Summary of this article
· EPFO directs its offices to allow part withdrawals during final settlements of subscribers' claims
· Policy addresses payment delays due to employer's non-remittance, among other reasons
· Subscribers can receive part payments while awaiting full contributions.
The Employees’ Provident Fund Organisation (EPFO) directed its offices to allow part withdrawal at the time of final settlement in case of delay for certain reasons. According to the EPFO’s recent circular, the department has been receiving complaints regarding the rejection of settlement claims by the EPFO for reasons, such as short payment or non-remittance by the employer, or non-transfer of account with previous employers, among other reasons. However, ultimately, the sufferer is EPF subscribers, whose money gets stuck, resulting in numerous follow-ups with the EPFO and the employer. The lack of service on the part of the employer leads to trouble for the employees, which further gives rise to more complaints against EPFO.

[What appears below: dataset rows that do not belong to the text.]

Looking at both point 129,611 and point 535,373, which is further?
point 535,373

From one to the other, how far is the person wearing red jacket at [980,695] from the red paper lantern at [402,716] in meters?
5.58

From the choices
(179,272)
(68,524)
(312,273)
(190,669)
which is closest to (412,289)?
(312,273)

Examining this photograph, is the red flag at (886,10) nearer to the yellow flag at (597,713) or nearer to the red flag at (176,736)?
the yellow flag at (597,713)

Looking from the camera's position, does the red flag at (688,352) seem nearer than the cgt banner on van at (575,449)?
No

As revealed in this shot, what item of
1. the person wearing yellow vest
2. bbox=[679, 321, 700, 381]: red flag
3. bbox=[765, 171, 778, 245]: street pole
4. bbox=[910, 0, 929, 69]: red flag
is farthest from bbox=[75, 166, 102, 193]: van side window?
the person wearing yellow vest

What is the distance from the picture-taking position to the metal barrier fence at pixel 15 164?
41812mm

The EPFO circular, dated September 19, 2025, acknowledges these reasons for non-payment of final settlements. It reads, “Instances of rejecting the final Provident Fund settlement claims citing various reasons of short/non-remittance of contributions by employers for certain periods or non-transfer of previous PF account/past accumulations, etc., have been noticed.”
EPFO’s circular referred to para 10.11 of the Manual of Accounting Procedure-IIA for allowing part payment. The para is about part payment under certain contingencies, such as in case of defaulting establishments, when past accumulations are not realised in full, if Form 3A is not received, PF transferred not received from the previous establishment, an EPFO subscriber is deceased, and a portion of the amount is not claimed by the eligible person. According to the provision, part payment is allowed under these situations.

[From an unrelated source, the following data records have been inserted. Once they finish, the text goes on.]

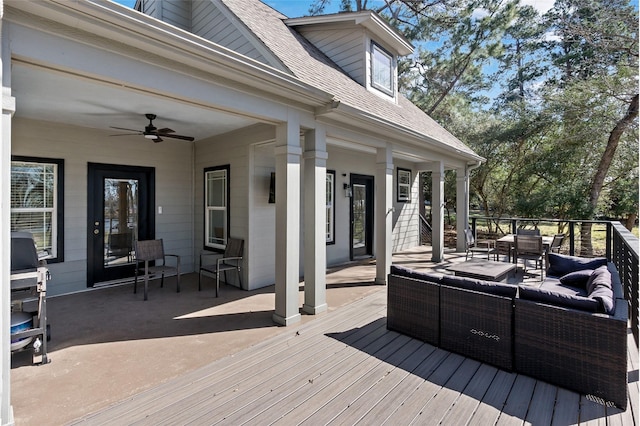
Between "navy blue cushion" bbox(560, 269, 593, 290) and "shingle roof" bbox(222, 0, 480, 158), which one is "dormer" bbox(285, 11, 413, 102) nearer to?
"shingle roof" bbox(222, 0, 480, 158)

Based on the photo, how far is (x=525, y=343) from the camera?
109 inches

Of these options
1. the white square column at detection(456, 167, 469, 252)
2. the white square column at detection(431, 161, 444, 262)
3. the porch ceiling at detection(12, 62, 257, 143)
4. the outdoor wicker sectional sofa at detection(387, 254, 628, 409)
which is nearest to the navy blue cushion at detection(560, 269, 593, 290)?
the outdoor wicker sectional sofa at detection(387, 254, 628, 409)

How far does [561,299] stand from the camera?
267 centimetres

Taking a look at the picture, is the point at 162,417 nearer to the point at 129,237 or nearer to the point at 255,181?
the point at 255,181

Per the recent circular, “Manual of Accounting Procedure Part-IIA categorically allows processing of such claims for part payment of the available accumulations in the account of the member. Needless to say, on receipt of the full contributions or the transfer-in amounts, further action should be taken to pay the balance to the members expeditiously.”
It advised all government offices to settle subscribers’ withdrawal claims, and pay part of the amount when the claim is made, and the remaining amount when the full amount is received. Note that this is not a new provision, but a clarification and reminder of the existing provisions, which were not being implemented, leaving subscriber distressed and complaining about their stuck money with the EPFO.
In financial year 2024-25, EPFO received a total of 1.6 million (16,01,202) grievances in the EPFiGMS, a portal for asking queries related to the Employee Provident Fund (EPF), and lodging EPFO-related complaints.
In addition to this, 1.7 million (1,74,328) complaints were lodged in CPGRAMS in the same year. This is the portal for lodging complaints against different government ministries and departments. One can track the complaint as well on this portal.